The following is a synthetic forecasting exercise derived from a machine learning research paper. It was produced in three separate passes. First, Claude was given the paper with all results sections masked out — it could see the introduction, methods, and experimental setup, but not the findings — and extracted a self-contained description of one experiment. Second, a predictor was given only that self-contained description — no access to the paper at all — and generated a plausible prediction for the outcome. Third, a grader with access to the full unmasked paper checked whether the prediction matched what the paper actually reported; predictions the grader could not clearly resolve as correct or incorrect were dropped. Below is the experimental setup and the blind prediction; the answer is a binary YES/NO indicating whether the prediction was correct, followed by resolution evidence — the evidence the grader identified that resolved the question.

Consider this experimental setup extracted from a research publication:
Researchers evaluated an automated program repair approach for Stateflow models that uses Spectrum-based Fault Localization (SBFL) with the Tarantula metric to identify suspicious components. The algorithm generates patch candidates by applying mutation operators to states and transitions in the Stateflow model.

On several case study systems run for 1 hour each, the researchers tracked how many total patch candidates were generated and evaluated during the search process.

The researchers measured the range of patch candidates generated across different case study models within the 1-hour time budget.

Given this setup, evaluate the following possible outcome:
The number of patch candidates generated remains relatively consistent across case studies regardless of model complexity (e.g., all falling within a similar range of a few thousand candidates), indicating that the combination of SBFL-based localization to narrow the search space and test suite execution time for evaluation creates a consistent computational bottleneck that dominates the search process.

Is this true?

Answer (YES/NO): NO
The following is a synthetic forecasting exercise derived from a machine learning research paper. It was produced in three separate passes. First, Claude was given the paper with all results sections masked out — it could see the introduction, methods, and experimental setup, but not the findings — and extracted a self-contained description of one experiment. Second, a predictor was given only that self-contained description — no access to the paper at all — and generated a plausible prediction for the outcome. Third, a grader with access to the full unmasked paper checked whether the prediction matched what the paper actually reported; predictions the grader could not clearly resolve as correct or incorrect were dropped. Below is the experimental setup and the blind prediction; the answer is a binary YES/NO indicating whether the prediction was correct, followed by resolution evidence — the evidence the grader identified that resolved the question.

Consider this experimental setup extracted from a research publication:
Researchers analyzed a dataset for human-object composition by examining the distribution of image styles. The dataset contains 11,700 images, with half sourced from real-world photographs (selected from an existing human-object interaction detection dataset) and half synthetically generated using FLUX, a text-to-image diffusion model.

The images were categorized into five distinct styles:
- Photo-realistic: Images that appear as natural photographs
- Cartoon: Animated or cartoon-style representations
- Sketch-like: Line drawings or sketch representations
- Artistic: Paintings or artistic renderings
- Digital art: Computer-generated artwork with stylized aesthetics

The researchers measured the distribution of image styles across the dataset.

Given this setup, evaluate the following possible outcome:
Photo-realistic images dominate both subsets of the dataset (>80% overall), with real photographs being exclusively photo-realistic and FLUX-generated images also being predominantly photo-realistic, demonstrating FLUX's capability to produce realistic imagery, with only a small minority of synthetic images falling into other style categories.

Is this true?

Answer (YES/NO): NO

= = = =

_WHAT YOU ARE ASKED TO DO_
Using the data above, return each line exactly as written.

_EXERCISE RESULT_
The following is a synthetic forecasting exercise derived from a machine learning research paper. It was produced in three separate passes. First, Claude was given the paper with all results sections masked out — it could see the introduction, methods, and experimental setup, but not the findings — and extracted a self-contained description of one experiment. Second, a predictor was given only that self-contained description — no access to the paper at all — and generated a plausible prediction for the outcome. Third, a grader with access to the full unmasked paper checked whether the prediction matched what the paper actually reported; predictions the grader could not clearly resolve as correct or incorrect were dropped. Below is the experimental setup and the blind prediction; the answer is a binary YES/NO indicating whether the prediction was correct, followed by resolution evidence — the evidence the grader identified that resolved the question.

Consider this experimental setup extracted from a research publication:
Researchers evaluated an automated program repair approach for Stateflow models that uses Spectrum-based Fault Localization (SBFL) with the Tarantula metric to identify suspicious components. The algorithm generates patch candidates by applying mutation operators to states and transitions in the Stateflow model.

On several case study systems run for 1 hour each, the researchers tracked how many total patch candidates were generated and evaluated during the search process.

The researchers measured the range of patch candidates generated across different case study models within the 1-hour time budget.

Given this setup, evaluate the following possible outcome:
The number of patch candidates generated remains relatively consistent across case studies regardless of model complexity (e.g., all falling within a similar range of a few thousand candidates), indicating that the combination of SBFL-based localization to narrow the search space and test suite execution time for evaluation creates a consistent computational bottleneck that dominates the search process.

Is this true?

Answer (YES/NO): NO
The following is a synthetic forecasting exercise derived from a machine learning research paper. It was produced in three separate passes. First, Claude was given the paper with all results sections masked out — it could see the introduction, methods, and experimental setup, but not the findings — and extracted a self-contained description of one experiment. Second, a predictor was given only that self-contained description — no access to the paper at all — and generated a plausible prediction for the outcome. Third, a grader with access to the full unmasked paper checked whether the prediction matched what the paper actually reported; predictions the grader could not clearly resolve as correct or incorrect were dropped. Below is the experimental setup and the blind prediction; the answer is a binary YES/NO indicating whether the prediction was correct, followed by resolution evidence — the evidence the grader identified that resolved the question.

Consider this experimental setup extracted from a research publication:
Researchers analyzed a dataset for human-object composition by examining the distribution of image styles. The dataset contains 11,700 images, with half sourced from real-world photographs (selected from an existing human-object interaction detection dataset) and half synthetically generated using FLUX, a text-to-image diffusion model.

The images were categorized into five distinct styles:
- Photo-realistic: Images that appear as natural photographs
- Cartoon: Animated or cartoon-style representations
- Sketch-like: Line drawings or sketch representations
- Artistic: Paintings or artistic renderings
- Digital art: Computer-generated artwork with stylized aesthetics

The researchers measured the distribution of image styles across the dataset.

Given this setup, evaluate the following possible outcome:
Photo-realistic images dominate both subsets of the dataset (>80% overall), with real photographs being exclusively photo-realistic and FLUX-generated images also being predominantly photo-realistic, demonstrating FLUX's capability to produce realistic imagery, with only a small minority of synthetic images falling into other style categories.

Is this true?

Answer (YES/NO): NO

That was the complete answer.